Are Chicks With Mermaid Tattoos Sluts?


By now you’ve surely heard of Erin Sayar, the “Horndog High” English teach accused of having sex with a 16-year-old student. You’ve also surely heard of Sayar’s ink, as a “sexy” mermaid tattoo on her upper thigh — pictured in reportedly steamy boudoir photos — might be a key piece of evidence in the case against her.

Statutory rape is a serious crime, and the allegations against Sayar must be handled properly — no sympathy for her here. It’s worth noting, however, that the media seems to be trying Sayar largely because of her body mods. It’s certainly no stretch to say that she’s being cast as a vixen and seductress: The Daily News, for example, quotes a tattoo artist as describing mermaid tats as “‘The temptress…the sirens, as soon as they opened their mouths, you couldn’t get away from them.'”

Hence the zeitgeisty question: Are chicks with mermaid tattoos sluts?

Let’s start with the whole “mermaid as temptress” motif.

Is this even a thing?

Well, the answer is kinda involved.

The American Museum of Natural History has great cross cultural info about mermaids that provides some insight into this.

In Africa, for example, Mami Wata can take the form of a mermaid and “heals the sick and brings good luck to her followers. But she also has a temper and will drown people who don’t obey her, and she will cause confusion, sickness and visions in those she calls to serve her as mediums.”

Lasirèn of the Caribbean, on the other hand, might better fit the bill of a siren — her name actually comes from the French word “sirene,” which means “mermaid.” (True Sirens, however, are bird-women from Greek mythology, who used song to lure sailors to their deaths.) Her followers claim that she will bring them below the surface and give them powers, which is how some women become Vodou priestesses. But she’s not all temptress:

“In Haiti, the mermaid Lasirèn is one of three powerful female water spirits, sometimes considered sisters, who are honored in shrines like the one pictured here. One sister is cool, calm and seductive. The other is hot, passionate, angry and strong. Lasirèn’s personality is a blend of these opposites. Together, they validate a wide range of temperaments for women.”

For the Inuits, Sedna is the story of a young lady thrown overboard by her dad.
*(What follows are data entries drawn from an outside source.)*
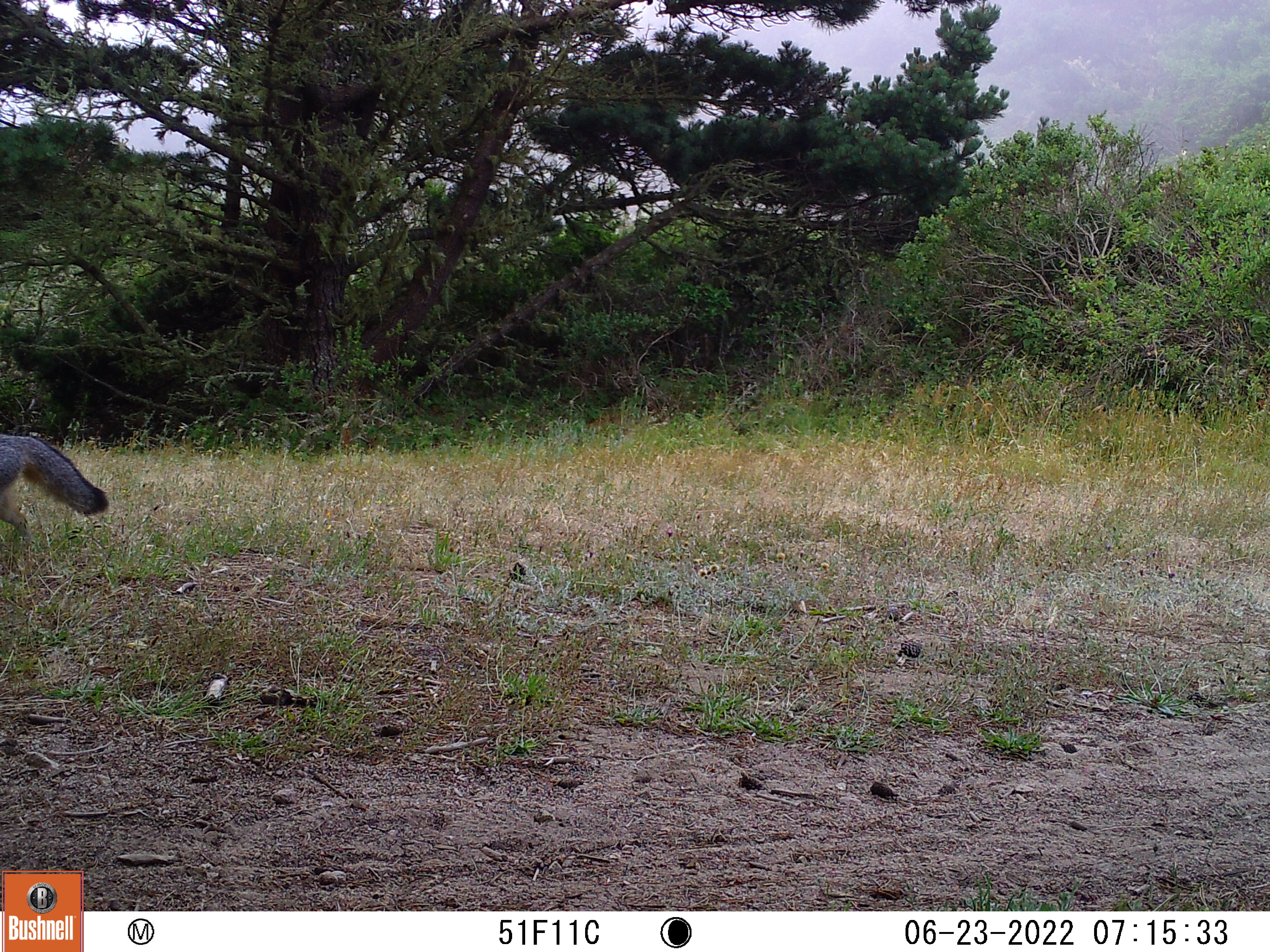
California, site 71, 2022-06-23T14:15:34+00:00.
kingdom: Animalia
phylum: Chordata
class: Mammalia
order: Carnivora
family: Canidae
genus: Urocyon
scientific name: Urocyon cinereoargenteus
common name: gray fox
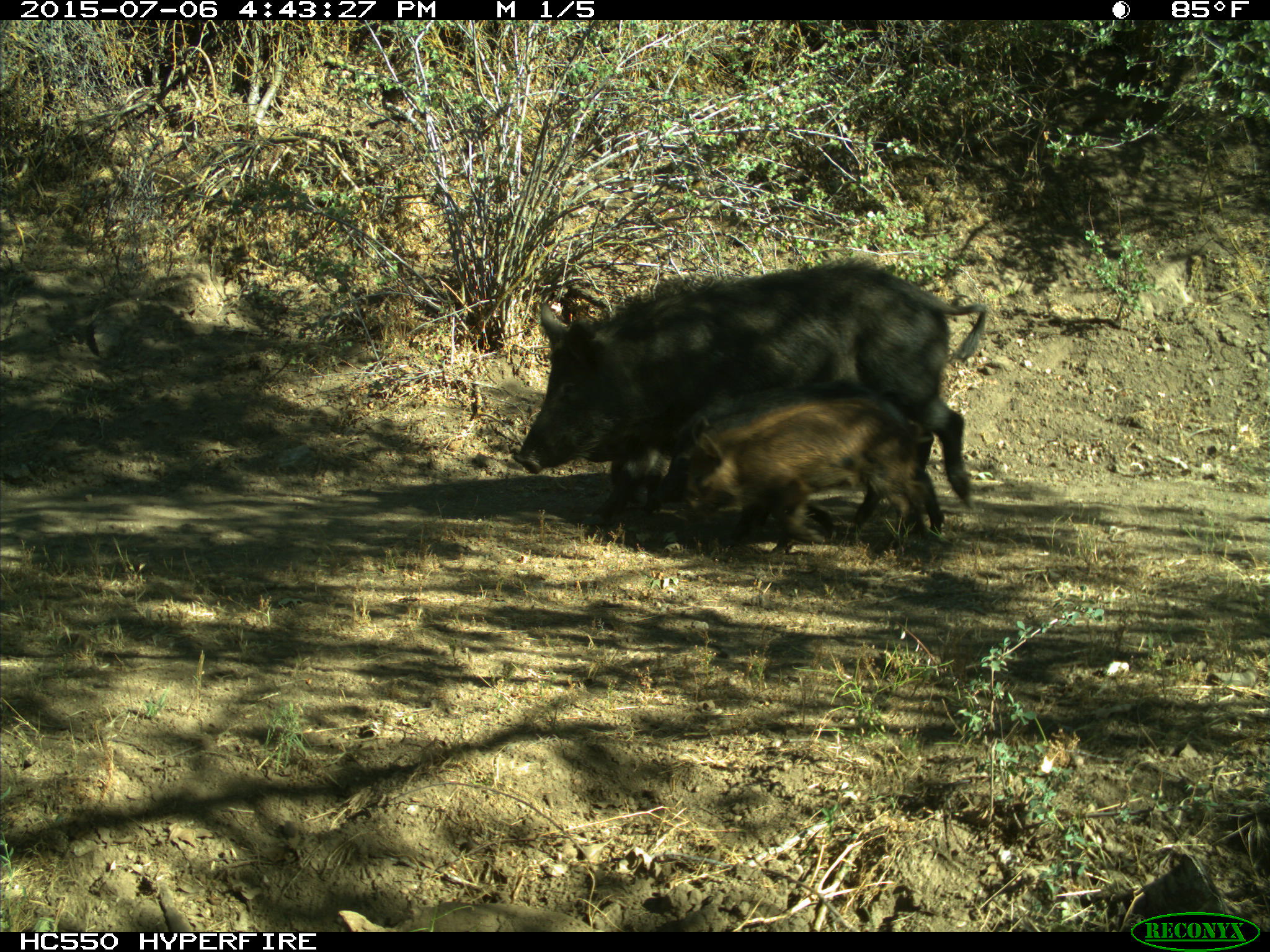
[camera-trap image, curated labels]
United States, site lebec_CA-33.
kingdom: Animalia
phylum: Chordata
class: Mammalia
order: Artiodactyla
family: Suidae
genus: Sus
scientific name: Sus scrofa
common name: wild boar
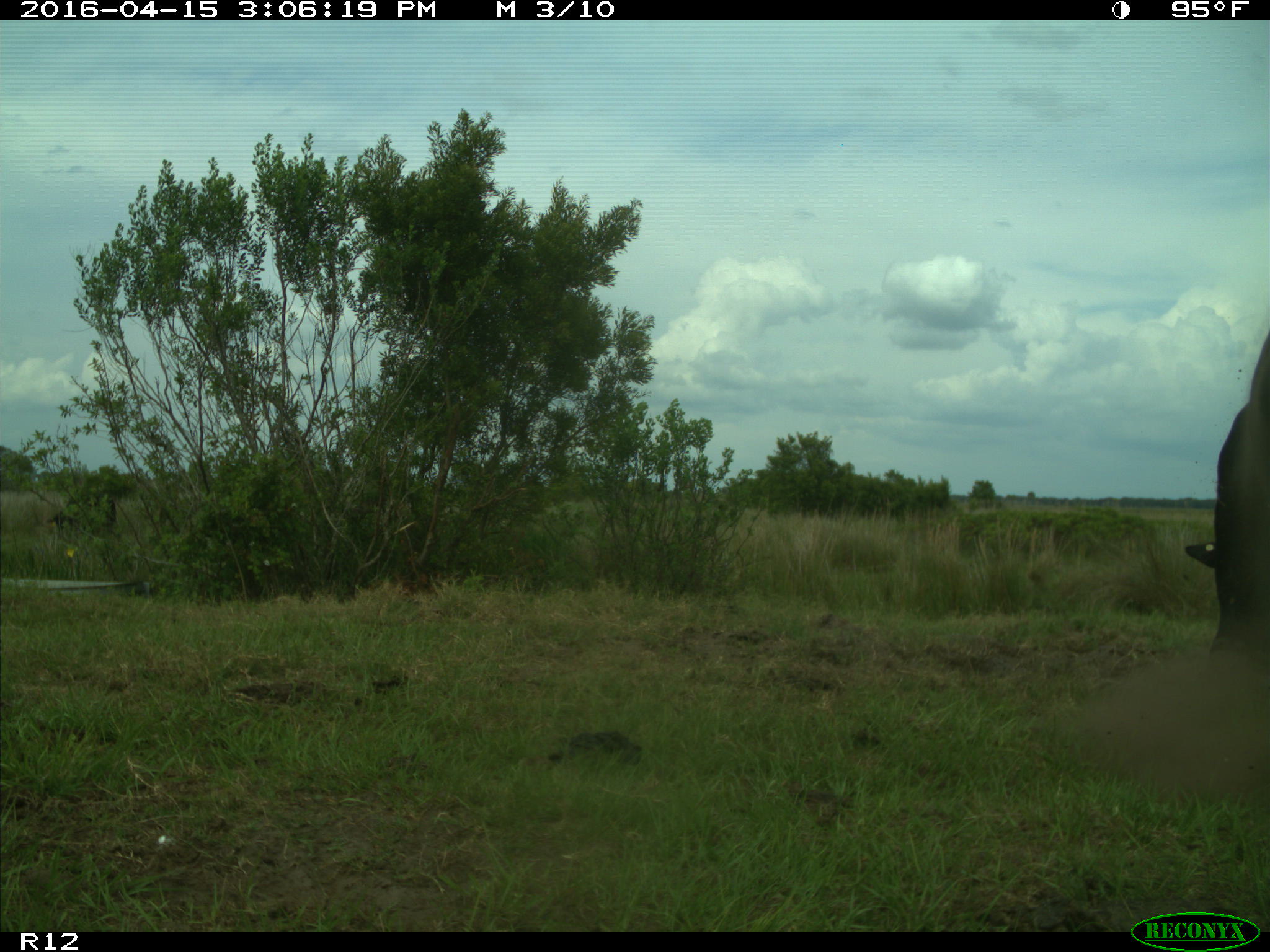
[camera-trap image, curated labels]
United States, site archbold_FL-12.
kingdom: Animalia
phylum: Chordata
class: Mammalia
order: Artiodactyla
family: Bovidae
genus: Bos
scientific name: Bos taurus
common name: domestic cow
She didn’t die, but went on “to create the whales, seals and walruses on which the Inuit depend for food and materials.” She gets portrayed as a mermaid frequently, owing to European whalers’ recent influence in their culture.

This brings us back to the Western mermaid myths. In ancient Syria, the goddess Atargatis was portrayed as half women and half fish. Some say she cast herself into the water after accidentally killing her human lover, but she seems to have become associated with fertility and love.

Both Christopher Columbus and John Smith thought they saw mermaids, but they disagreed whether the sea creatures were pretty or not.

Henry Hudson, English explorer, thought he saw one near Norway in 1608:

“This morning one of our companie looking over the boord saw a Mermaid,…from the Navill upward, her backe and breasts were like a woman’s, her body as big as one of us; her skin very white; and long haire hanging down behind, of color black; in her going downe they saw her tayle, which was like the tayle of a porposse and speckled like a Macrell.”

There are even pics of merfolk in the 1483 Nuremburg Bible, swimming alongside Noah’s Ark.

In British folklore, mermaids typically meant bad weather was on the horizon.

But in one of the most famous accountings, Hans Christian Andersen’s Little Mermaid, it’s the mermaid who gets tempted by humans — and suffers tremendously as a result.

There are more examples out there, but the point here is that the link between mermaids and perceived skankiness isn’t all that clear.

This leaves to the potential link between tattoos and “trampy” behavior.

There are a few studies on tats, piercings, and promiscuity. There seems to be a correlation between them, though evidence of a causal relationship is more difficult to discern.

[Full disclosure: The author of this post might have a few tattoos. And by a few she might mean ‘around 20,’ but whatevs.]

For example, a study in Psychology Today found people with body mods tend to be more sensation seeking and sleep around more.

Another survey claims that people with four or more tattoos do more drugs and drink and screw more than other folks.

So, there you go: whether mermaids are crazy, conniving water wenches is not all that cut-and-dry, though some data suggests that there is a link between body art and increased sexual activity. Ultimately, this seems to refute what’s being implied — that chicks with mermaid tattoos are sluts.